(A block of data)
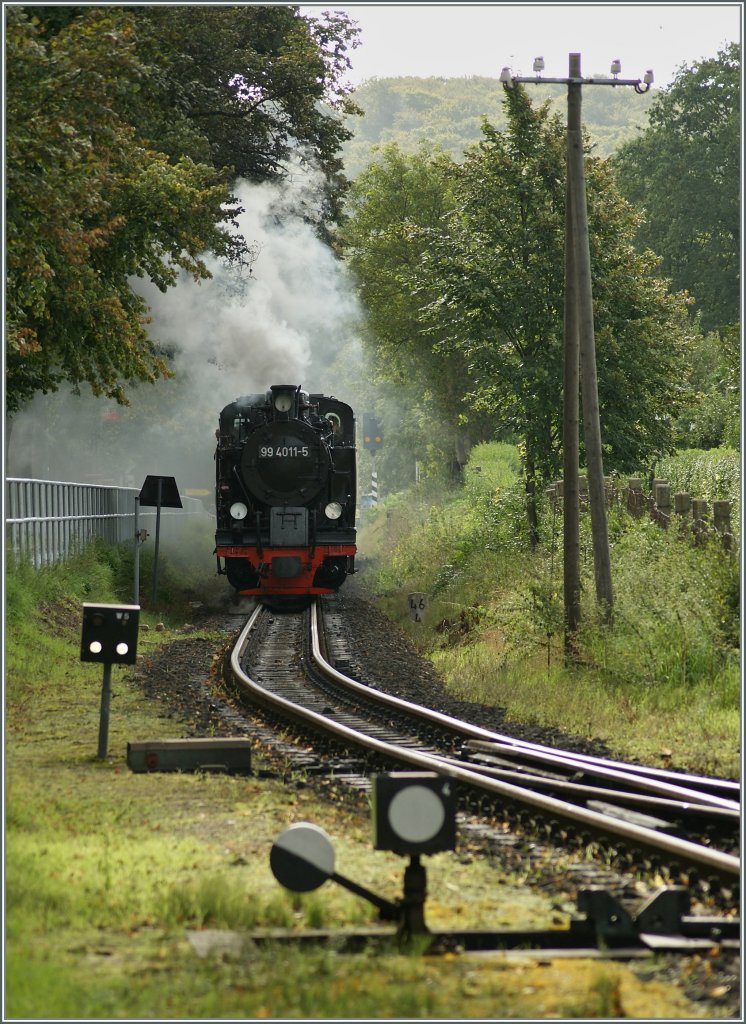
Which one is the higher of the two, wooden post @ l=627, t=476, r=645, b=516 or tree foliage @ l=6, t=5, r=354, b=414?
tree foliage @ l=6, t=5, r=354, b=414

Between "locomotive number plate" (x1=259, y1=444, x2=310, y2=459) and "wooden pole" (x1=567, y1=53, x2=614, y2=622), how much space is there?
8.51 meters

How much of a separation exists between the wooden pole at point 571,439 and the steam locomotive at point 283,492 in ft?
26.6

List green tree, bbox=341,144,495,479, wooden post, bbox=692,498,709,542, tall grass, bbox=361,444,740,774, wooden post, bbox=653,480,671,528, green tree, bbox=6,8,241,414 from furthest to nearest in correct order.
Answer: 1. green tree, bbox=341,144,495,479
2. wooden post, bbox=653,480,671,528
3. wooden post, bbox=692,498,709,542
4. green tree, bbox=6,8,241,414
5. tall grass, bbox=361,444,740,774

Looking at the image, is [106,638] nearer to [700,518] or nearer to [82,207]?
[82,207]

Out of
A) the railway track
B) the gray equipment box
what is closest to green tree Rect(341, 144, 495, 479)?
the railway track

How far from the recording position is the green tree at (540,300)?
2317 centimetres

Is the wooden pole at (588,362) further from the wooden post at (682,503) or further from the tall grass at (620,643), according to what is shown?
the wooden post at (682,503)

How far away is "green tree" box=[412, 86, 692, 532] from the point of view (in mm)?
23172

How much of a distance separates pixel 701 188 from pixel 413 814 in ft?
176

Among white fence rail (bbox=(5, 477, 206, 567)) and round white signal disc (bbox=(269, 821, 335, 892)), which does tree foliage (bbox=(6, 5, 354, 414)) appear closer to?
white fence rail (bbox=(5, 477, 206, 567))

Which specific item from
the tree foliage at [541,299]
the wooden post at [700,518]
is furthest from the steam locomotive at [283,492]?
the wooden post at [700,518]

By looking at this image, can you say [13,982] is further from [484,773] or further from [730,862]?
[484,773]

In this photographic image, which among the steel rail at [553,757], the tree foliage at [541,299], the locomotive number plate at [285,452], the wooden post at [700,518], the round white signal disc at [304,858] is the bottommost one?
the steel rail at [553,757]

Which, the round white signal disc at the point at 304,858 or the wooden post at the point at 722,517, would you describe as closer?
the round white signal disc at the point at 304,858
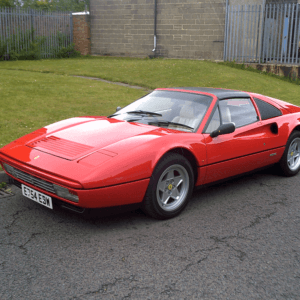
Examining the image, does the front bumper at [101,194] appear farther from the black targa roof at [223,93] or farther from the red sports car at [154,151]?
the black targa roof at [223,93]

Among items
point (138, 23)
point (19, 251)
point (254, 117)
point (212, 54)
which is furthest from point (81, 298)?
point (138, 23)

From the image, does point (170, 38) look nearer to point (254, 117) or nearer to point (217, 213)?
point (254, 117)

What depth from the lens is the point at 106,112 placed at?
810 centimetres

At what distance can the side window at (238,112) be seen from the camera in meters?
4.19

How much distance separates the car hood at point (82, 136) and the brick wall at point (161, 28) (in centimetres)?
1571

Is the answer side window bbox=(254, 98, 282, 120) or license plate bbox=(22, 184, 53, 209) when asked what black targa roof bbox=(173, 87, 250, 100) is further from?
license plate bbox=(22, 184, 53, 209)

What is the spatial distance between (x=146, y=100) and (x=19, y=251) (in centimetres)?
243

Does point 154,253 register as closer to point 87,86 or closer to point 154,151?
point 154,151

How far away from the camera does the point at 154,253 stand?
9.32 feet

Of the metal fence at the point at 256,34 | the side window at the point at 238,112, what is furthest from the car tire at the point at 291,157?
the metal fence at the point at 256,34

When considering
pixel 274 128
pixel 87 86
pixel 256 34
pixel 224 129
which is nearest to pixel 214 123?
pixel 224 129

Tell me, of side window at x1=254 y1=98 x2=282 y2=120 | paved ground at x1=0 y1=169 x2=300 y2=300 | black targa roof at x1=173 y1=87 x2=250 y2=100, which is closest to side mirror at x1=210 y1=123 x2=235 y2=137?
black targa roof at x1=173 y1=87 x2=250 y2=100

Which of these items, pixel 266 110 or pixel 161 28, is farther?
pixel 161 28

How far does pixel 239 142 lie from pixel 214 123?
39 cm
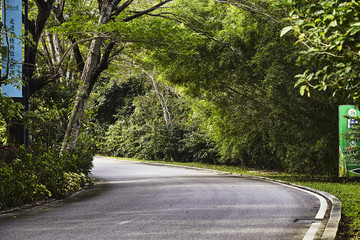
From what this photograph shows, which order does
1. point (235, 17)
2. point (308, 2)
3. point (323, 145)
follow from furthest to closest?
point (235, 17) → point (323, 145) → point (308, 2)

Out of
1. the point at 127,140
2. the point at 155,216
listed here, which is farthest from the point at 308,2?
the point at 127,140

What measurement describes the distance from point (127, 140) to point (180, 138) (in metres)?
5.51

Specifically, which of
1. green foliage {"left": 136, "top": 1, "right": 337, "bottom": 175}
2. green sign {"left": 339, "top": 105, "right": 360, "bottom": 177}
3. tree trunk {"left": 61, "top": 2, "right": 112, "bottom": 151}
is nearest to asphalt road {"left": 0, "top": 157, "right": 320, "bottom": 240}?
tree trunk {"left": 61, "top": 2, "right": 112, "bottom": 151}

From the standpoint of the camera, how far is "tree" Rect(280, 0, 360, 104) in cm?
436

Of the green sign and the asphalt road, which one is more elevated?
the green sign

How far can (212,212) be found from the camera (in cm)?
948

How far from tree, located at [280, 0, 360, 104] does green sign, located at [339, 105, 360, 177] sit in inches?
438

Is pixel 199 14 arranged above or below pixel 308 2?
above

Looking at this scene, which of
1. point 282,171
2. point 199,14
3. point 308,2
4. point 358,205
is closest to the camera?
point 308,2

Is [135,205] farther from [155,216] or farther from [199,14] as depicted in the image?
[199,14]

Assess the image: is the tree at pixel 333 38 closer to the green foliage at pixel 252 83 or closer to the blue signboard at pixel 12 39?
the blue signboard at pixel 12 39

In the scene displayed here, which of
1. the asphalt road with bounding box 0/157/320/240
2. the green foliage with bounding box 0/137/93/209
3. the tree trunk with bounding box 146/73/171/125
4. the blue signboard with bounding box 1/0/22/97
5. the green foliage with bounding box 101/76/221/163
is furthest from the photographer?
the tree trunk with bounding box 146/73/171/125

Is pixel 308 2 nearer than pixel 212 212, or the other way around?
pixel 308 2

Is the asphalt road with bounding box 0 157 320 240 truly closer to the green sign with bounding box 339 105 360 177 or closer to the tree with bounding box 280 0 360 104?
the tree with bounding box 280 0 360 104
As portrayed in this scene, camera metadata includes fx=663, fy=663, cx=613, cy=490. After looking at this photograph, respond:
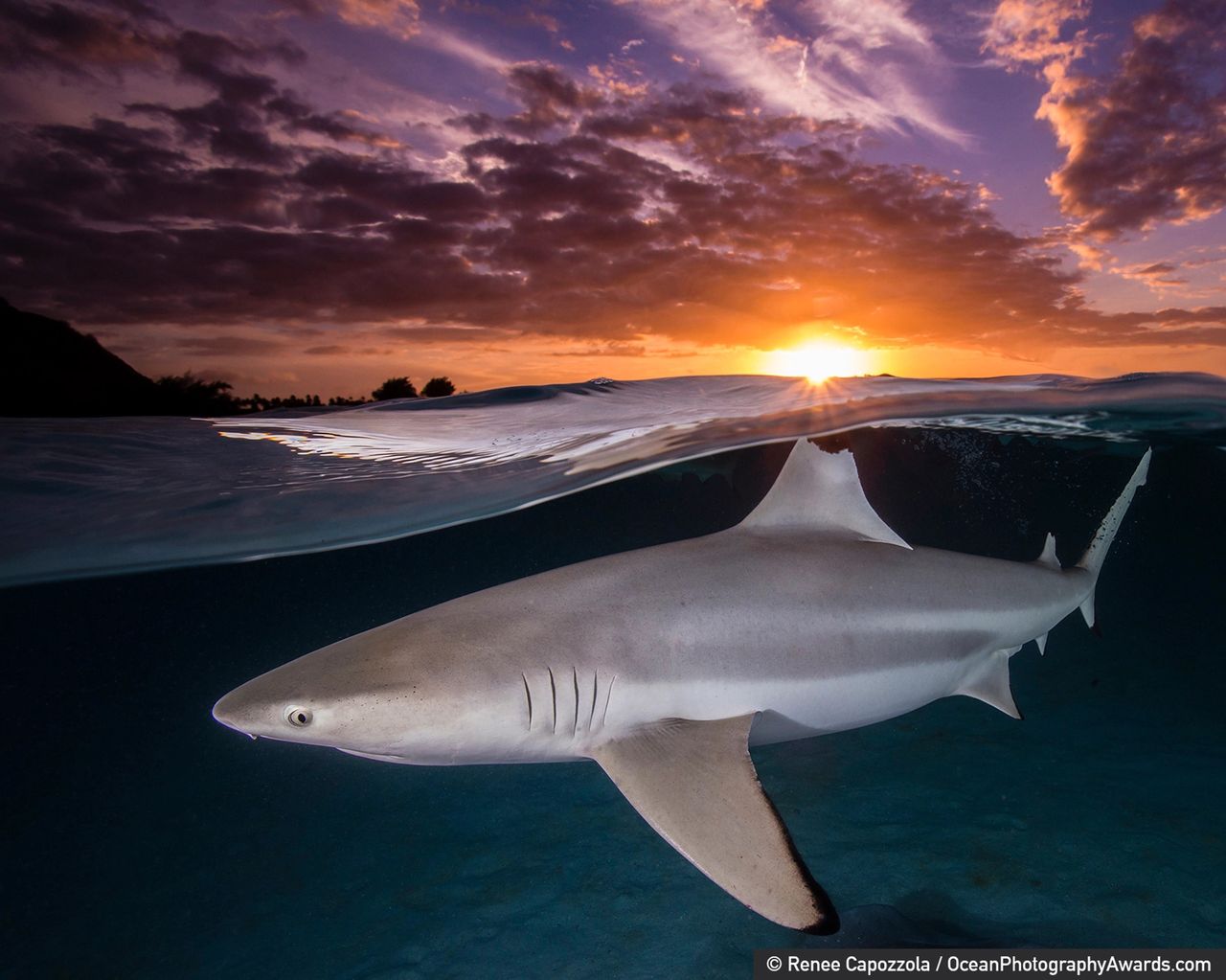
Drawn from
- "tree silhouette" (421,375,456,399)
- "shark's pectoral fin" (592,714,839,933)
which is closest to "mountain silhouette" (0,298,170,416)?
"tree silhouette" (421,375,456,399)

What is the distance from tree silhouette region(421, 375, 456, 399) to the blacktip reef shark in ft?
18.1

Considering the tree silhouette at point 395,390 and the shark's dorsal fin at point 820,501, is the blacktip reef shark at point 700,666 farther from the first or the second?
the tree silhouette at point 395,390

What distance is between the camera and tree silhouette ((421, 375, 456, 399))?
8.60 metres

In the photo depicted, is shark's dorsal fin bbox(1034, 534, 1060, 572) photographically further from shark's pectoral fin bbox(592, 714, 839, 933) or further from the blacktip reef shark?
shark's pectoral fin bbox(592, 714, 839, 933)

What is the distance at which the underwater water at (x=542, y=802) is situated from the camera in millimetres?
5566

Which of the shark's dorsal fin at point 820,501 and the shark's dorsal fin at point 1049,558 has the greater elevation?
the shark's dorsal fin at point 820,501

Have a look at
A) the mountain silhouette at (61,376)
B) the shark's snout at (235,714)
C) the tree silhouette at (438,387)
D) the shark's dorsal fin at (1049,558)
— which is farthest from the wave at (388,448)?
the shark's snout at (235,714)

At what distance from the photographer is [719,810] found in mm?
2480

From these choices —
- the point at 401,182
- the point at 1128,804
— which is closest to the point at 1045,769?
the point at 1128,804

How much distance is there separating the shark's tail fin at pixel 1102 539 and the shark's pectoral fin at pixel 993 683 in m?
1.09

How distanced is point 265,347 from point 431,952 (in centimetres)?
716

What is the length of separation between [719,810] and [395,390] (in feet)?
25.8

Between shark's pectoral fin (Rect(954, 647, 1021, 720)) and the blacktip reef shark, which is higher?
the blacktip reef shark

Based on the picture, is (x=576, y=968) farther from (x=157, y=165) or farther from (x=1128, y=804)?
→ (x=157, y=165)
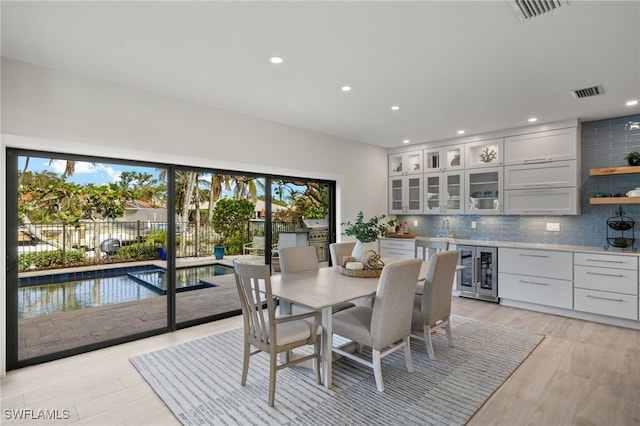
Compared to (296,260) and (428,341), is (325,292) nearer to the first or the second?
(296,260)

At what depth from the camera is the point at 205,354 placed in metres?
3.09

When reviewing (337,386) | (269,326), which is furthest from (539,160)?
(269,326)

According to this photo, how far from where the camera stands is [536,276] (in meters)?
4.41

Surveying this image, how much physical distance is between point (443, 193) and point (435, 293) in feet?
9.97

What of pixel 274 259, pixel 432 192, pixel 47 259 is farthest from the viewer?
pixel 432 192

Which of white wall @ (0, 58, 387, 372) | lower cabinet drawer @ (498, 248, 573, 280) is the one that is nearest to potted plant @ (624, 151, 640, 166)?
lower cabinet drawer @ (498, 248, 573, 280)

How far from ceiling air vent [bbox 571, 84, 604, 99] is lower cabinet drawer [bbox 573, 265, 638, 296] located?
201 cm

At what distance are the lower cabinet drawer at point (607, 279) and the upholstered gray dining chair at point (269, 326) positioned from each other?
11.7 feet

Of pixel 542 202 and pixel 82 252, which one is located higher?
pixel 542 202

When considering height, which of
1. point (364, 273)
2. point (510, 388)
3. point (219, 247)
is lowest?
point (510, 388)

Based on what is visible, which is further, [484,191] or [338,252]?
[484,191]

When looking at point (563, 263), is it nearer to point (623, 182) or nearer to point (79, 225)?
point (623, 182)

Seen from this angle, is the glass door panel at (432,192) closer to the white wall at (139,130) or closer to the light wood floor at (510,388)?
the white wall at (139,130)

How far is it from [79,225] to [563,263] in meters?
5.55
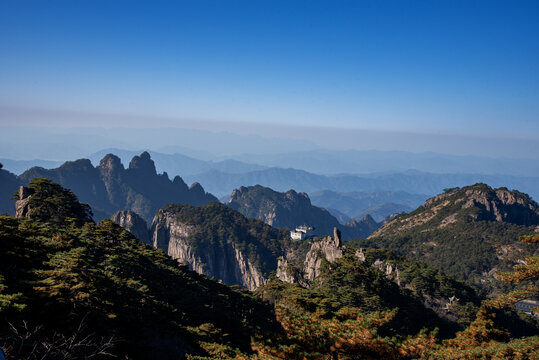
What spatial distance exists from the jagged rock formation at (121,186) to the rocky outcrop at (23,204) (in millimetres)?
134808

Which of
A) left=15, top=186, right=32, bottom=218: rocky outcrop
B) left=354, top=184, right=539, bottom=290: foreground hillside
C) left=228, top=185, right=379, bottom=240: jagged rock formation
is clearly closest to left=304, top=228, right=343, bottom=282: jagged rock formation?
left=15, top=186, right=32, bottom=218: rocky outcrop

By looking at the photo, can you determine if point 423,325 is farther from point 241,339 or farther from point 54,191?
point 54,191

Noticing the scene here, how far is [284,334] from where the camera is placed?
487 inches

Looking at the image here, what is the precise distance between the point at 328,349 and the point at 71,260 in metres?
13.2

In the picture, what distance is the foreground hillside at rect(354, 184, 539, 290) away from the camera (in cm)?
7469

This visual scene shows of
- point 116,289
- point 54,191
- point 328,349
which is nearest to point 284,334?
point 328,349

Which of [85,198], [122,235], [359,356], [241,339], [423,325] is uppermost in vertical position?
[359,356]

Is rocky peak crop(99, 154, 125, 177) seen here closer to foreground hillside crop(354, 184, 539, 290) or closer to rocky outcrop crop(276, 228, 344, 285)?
foreground hillside crop(354, 184, 539, 290)

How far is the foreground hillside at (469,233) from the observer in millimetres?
74688

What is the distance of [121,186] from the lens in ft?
586

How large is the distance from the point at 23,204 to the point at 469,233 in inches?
3792

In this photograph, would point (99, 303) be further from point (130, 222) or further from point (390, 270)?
point (130, 222)

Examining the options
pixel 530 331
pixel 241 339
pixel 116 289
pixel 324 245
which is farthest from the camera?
pixel 324 245

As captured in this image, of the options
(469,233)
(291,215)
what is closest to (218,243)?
(469,233)
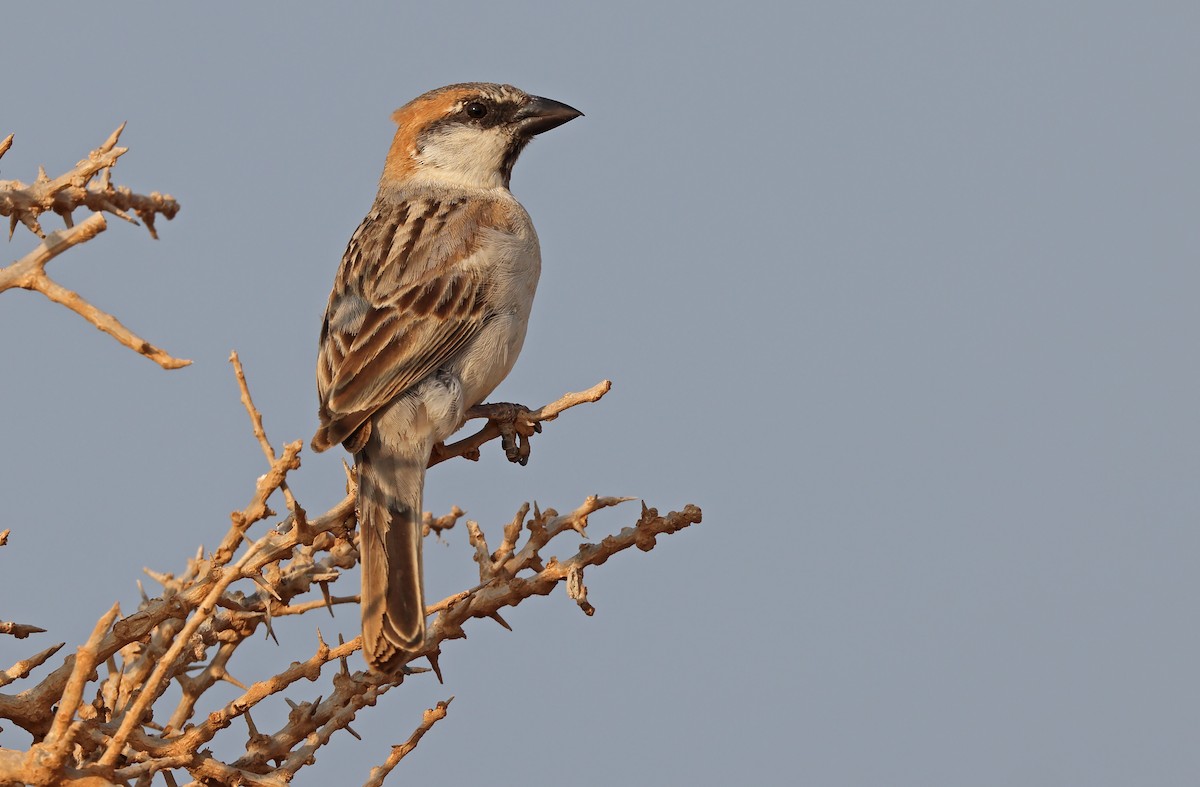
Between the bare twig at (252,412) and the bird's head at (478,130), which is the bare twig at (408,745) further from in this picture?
the bird's head at (478,130)

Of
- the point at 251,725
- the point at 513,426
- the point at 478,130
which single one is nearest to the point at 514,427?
the point at 513,426

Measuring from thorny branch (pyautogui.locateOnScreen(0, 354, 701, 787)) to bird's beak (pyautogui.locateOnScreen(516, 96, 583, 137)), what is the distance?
292cm

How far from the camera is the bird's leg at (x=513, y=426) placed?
5234 millimetres

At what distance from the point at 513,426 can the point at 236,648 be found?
151 cm

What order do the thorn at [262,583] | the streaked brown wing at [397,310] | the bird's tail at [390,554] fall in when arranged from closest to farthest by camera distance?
the thorn at [262,583] < the bird's tail at [390,554] < the streaked brown wing at [397,310]

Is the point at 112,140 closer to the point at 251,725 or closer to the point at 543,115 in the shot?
the point at 251,725

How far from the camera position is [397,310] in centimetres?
555

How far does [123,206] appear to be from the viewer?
3.44 m

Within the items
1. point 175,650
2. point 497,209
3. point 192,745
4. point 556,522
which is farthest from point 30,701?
point 497,209

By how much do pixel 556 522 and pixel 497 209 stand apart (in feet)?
8.23

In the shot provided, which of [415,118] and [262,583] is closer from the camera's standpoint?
[262,583]

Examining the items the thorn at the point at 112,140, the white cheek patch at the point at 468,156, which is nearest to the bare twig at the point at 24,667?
the thorn at the point at 112,140

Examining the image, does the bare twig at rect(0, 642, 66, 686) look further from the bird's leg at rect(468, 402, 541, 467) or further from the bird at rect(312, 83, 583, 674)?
the bird's leg at rect(468, 402, 541, 467)

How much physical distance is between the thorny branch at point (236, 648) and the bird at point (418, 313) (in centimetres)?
16
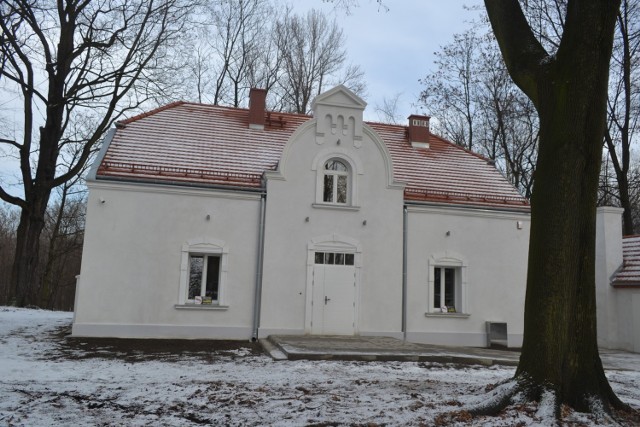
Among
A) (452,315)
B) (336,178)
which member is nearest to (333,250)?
(336,178)

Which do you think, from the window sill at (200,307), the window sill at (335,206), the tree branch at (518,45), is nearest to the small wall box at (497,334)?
the window sill at (335,206)

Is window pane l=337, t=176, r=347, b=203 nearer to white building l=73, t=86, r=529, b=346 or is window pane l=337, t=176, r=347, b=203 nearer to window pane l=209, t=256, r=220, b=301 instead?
white building l=73, t=86, r=529, b=346

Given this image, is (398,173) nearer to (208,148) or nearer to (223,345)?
(208,148)

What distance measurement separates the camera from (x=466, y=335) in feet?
53.2

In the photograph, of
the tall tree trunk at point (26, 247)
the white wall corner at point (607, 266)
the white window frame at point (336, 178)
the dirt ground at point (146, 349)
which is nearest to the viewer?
the dirt ground at point (146, 349)

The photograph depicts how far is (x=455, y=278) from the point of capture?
16719mm

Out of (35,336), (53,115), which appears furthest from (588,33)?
(53,115)

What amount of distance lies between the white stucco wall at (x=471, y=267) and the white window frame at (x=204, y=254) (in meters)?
5.47

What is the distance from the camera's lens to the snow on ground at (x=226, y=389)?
6301 mm

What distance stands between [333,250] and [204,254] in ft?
12.1

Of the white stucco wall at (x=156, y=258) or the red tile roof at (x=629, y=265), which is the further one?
the red tile roof at (x=629, y=265)

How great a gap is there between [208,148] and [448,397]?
11.6 m

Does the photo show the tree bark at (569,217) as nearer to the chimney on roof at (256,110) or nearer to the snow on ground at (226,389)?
the snow on ground at (226,389)

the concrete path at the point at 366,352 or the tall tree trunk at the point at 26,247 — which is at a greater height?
the tall tree trunk at the point at 26,247
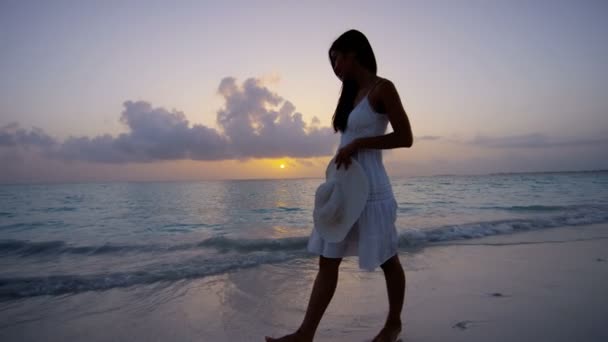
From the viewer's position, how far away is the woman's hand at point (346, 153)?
1.93 meters

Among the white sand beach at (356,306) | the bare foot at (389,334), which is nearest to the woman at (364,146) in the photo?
the bare foot at (389,334)

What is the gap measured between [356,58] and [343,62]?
3.1 inches

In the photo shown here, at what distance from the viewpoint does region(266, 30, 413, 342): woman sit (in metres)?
1.87

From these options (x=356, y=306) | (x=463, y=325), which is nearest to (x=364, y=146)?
(x=463, y=325)

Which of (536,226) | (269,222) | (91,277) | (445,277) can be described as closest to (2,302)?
(91,277)

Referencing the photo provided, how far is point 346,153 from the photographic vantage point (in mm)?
1958

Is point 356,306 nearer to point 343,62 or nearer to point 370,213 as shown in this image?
point 370,213

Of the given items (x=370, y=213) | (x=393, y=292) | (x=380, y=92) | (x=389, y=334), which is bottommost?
(x=389, y=334)

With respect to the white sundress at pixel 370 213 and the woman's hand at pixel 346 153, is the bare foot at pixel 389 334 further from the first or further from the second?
the woman's hand at pixel 346 153

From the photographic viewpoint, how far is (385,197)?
199 cm

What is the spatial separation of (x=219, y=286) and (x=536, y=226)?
7.79 m

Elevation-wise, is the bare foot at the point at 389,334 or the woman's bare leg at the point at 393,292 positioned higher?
the woman's bare leg at the point at 393,292

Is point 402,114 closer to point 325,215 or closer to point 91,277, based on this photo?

→ **Problem**:
In the records above, return only the line that contains "Which of (536,226)" and every line after it through the last, exactly as they appear.

→ **Full output**:
Which of (536,226) | (269,222) | (91,277) | (445,277) can be described as closest to (2,302)?
(91,277)

Referencing the photo provided, how far is point 346,153 from the photographic vantage point (in mm)?
1958

Is point 356,306 nearer to point 343,62 or nearer to point 370,213 as shown in this image?
point 370,213

Of the given items (x=370, y=213) | (x=393, y=292) | (x=380, y=92) | (x=389, y=334), which is bottommost?
(x=389, y=334)

With respect to the white sundress at pixel 370 213 and the woman's hand at pixel 346 153, is the bare foot at pixel 389 334 further from the first or further from the second?
the woman's hand at pixel 346 153

From the photographic viewpoint, how far is (385,197)?
199 cm

What is the spatial separation of (x=219, y=286) and (x=536, y=226)?
7.79 m

Elevation-wise, is the bare foot at the point at 389,334 or the woman's bare leg at the point at 393,292 positioned higher?
the woman's bare leg at the point at 393,292

Is point 402,114 closer to point 325,215 or closer to point 91,277, based on this photo?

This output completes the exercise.